The ESAs all noted their intention to take into account in finalising their proposals developments at an international level and in the United States. In early March, the Bank for International Settlements (BIS) published its working paper no. 373: ‘Collateral requirements for mandatory central clearing of over-the-counter derivatives’, looking at current practices. BIS research shows that major dealers already have sufficient unencumbered assets to meet initial margin requirements, although some may need to increase their cash holdings to meet variation margin calls. The paper also indicated that a default fund worth only a small fraction of dealers' equity appears to be sufficient to protect CCPs against almost all potential losses that could arise on default of one or more dealers.

The consultation period on both the EBA and ESAs’ discussion papers closes on 2 April 2012. It is expected that a similar process to that indicated for the ESMA discussion paper on RTS under EMIR (published 16 February) will be adopted, in that following input from stakeholders to the issues raised in the discussions papers, a second consultation on the draft text will follow in the summer--prior to submission to the Commission by the end of September. However, this is dependent to some extent on when the final text of EMIR is published in the Official Journal.


FSB update on LEI progress

One of the positive developments from the G20 summit in Cannes last year was the agreement that a Legal Entity Identifier (LEI) was both necessary and should be developed at a global level to help firms develop a consistent and integrated view of their counterparty risk exposures. A unique, and single, LEI would also be beneficial to regulators, greatly facilitating the aggregation and sharing of information in order to effectively monitor risk concentrations.

The Financial Stability Board (FSB) was tasked with pushing forward the development of an identification system for financial counterparties.
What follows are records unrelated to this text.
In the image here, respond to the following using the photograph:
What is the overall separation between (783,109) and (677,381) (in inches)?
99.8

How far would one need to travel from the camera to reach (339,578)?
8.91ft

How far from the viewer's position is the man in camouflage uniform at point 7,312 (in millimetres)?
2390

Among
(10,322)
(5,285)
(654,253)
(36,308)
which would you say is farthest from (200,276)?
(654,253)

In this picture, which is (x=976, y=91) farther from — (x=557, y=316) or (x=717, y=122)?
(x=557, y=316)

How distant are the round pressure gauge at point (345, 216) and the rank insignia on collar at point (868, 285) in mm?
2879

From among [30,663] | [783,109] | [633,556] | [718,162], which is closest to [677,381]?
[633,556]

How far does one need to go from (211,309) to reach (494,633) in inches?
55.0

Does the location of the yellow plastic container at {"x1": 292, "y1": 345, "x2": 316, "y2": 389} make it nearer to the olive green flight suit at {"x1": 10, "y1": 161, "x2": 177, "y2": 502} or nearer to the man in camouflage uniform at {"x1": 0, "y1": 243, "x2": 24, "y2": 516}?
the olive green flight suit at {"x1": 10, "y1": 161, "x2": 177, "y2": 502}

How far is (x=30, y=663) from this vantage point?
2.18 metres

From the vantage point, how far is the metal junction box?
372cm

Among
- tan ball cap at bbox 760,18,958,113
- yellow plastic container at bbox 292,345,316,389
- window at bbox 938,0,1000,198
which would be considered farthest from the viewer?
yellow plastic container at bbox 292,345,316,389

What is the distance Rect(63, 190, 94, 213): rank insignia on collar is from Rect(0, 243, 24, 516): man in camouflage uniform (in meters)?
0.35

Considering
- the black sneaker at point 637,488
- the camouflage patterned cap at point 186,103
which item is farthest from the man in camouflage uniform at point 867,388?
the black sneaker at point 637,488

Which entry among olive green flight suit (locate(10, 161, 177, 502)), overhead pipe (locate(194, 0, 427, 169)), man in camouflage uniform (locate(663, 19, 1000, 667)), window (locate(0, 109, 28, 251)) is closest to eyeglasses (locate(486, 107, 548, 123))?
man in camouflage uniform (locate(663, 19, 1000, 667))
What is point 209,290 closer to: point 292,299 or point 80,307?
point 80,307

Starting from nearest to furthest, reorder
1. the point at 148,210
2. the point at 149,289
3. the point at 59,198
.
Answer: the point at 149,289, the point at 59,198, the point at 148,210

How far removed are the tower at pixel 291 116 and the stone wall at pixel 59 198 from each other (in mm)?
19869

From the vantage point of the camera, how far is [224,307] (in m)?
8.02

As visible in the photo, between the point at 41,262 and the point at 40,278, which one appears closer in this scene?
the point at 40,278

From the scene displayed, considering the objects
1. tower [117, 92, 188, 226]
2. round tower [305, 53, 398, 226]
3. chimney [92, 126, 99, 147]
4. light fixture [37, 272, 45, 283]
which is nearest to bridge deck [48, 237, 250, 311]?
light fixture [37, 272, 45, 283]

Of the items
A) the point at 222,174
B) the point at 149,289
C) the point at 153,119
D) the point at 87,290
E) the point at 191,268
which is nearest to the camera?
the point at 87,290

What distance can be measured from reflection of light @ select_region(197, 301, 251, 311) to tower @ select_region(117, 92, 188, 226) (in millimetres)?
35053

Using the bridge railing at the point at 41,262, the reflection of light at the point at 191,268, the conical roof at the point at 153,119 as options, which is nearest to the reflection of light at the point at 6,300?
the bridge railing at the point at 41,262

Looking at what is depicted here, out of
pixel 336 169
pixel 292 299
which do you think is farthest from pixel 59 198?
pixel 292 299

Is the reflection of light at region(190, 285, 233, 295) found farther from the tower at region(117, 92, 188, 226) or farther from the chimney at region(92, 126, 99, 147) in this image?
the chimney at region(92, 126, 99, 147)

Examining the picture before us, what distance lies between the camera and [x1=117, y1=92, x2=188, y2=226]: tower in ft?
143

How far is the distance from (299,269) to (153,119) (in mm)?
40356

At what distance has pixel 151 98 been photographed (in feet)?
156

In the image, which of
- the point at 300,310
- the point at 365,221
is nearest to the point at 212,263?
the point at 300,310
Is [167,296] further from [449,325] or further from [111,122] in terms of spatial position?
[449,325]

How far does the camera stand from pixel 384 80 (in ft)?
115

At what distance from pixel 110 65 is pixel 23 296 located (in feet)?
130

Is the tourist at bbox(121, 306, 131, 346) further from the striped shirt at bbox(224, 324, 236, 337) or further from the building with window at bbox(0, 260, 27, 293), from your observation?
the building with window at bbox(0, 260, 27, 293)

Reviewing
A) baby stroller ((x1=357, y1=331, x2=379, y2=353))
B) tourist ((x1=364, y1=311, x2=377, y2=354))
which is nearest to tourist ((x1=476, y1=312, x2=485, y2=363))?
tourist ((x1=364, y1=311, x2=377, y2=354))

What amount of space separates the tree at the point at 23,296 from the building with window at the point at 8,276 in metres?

Their recent update report suggests that ‘significant’ strides have been made in identifying the key issues and developing framework solutions. However, before the work on its five streams (governance; operational model; scope, confidentiality and access; funding; and implementation and phasing) is completed, the LEI Expert Group has decided to publish its thinking on two technical points to give early clarity and guidance to industry, and to help with forthcoming proof-of-concepts.

First, the Expert Group has agreed that a 20-character alphanumeric code is a good basis for the global LEI code. Second, the Expert Group has agreed the following 6 data elements will all form part of the minimum set of reference data required:
  • name of the legal entity
  • address of the headquarters of the legal entity
  • address of legal formation
  • date of the first LEI assignment
  • date of last update of the LEI
  • date of expiry, if applicable.
It should be noted that this limited minimum set of the reference data is the product of the first round of regulatory discussions. This early guidance is also subject to final confirmation as the Expert Group completes its work.